> Given information
-*-

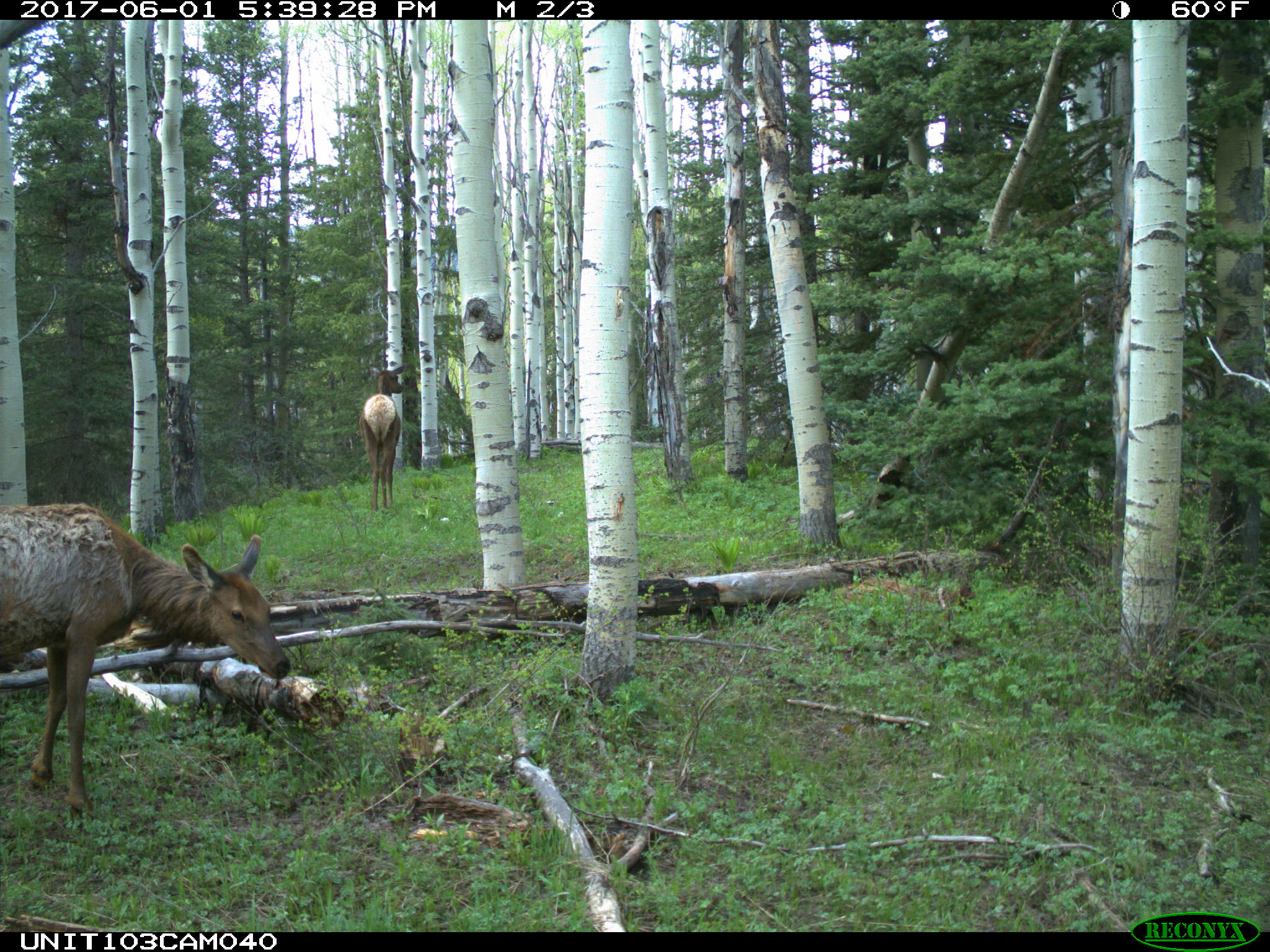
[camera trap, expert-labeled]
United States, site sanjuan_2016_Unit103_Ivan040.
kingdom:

-*-

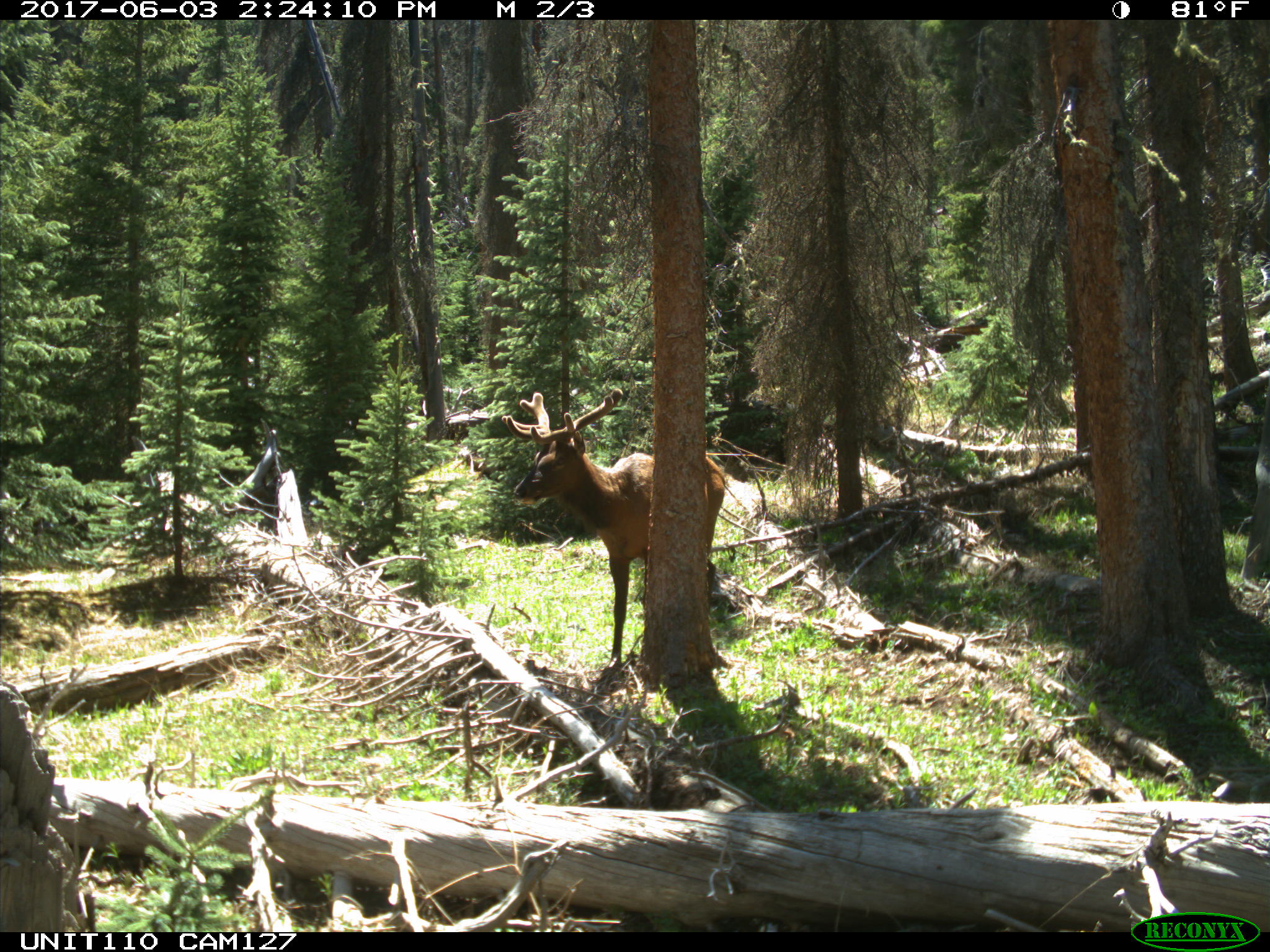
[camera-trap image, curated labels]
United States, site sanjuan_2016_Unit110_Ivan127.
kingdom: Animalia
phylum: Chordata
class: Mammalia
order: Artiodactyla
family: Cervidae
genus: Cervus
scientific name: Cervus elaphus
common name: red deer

-*-

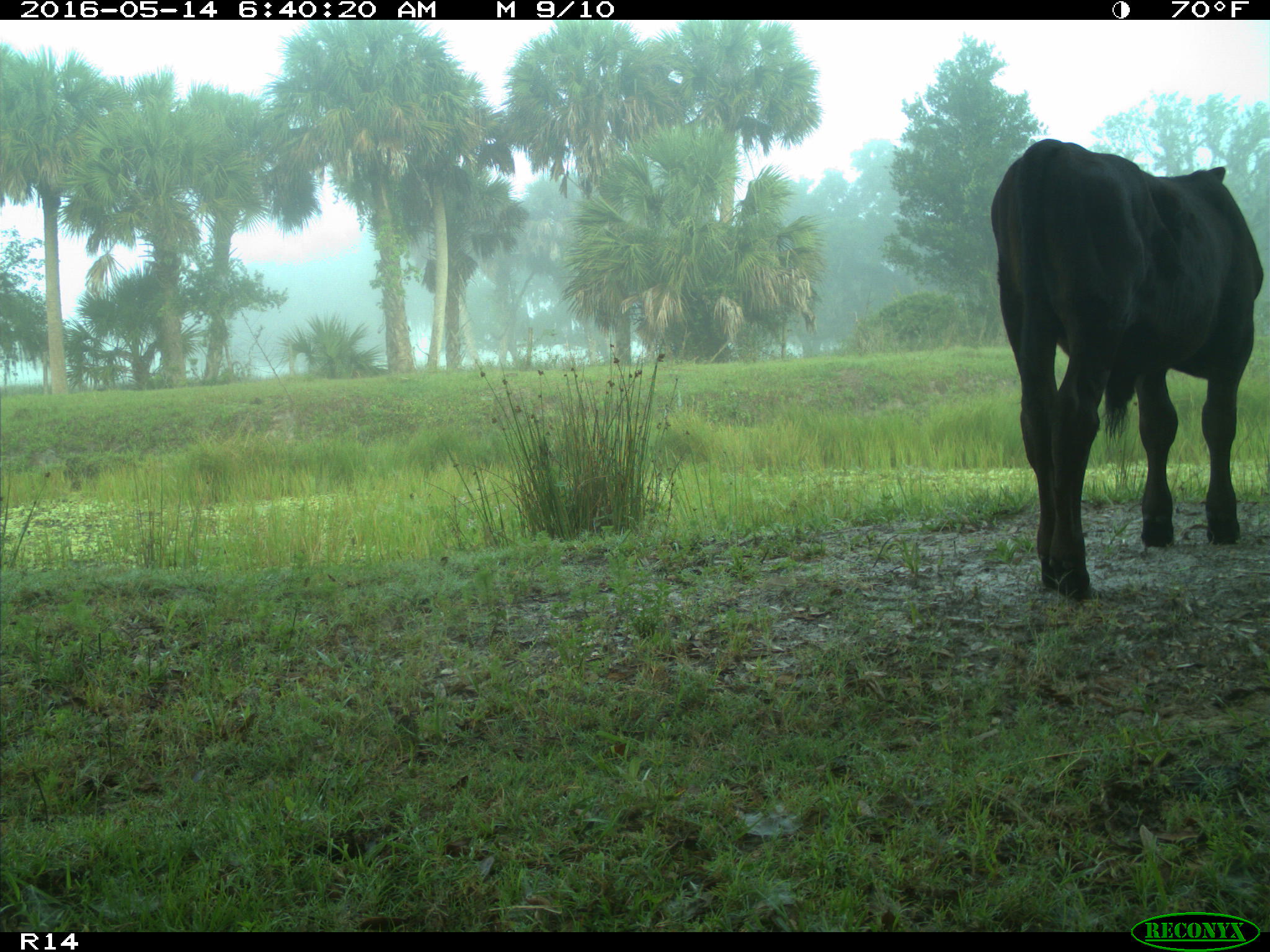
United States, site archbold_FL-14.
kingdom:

-*-

> Exercise objective
Above are the records. Copy the lines beginning at the one that has "class: Mammalia" and ending with the one that has "common name: red deer", unchanged.

> Solution for this problem
class: Mammalia
order: Artiodactyla
family: Cervidae
genus: Cervus
scientific name: Cervus elaphus
common name: red deer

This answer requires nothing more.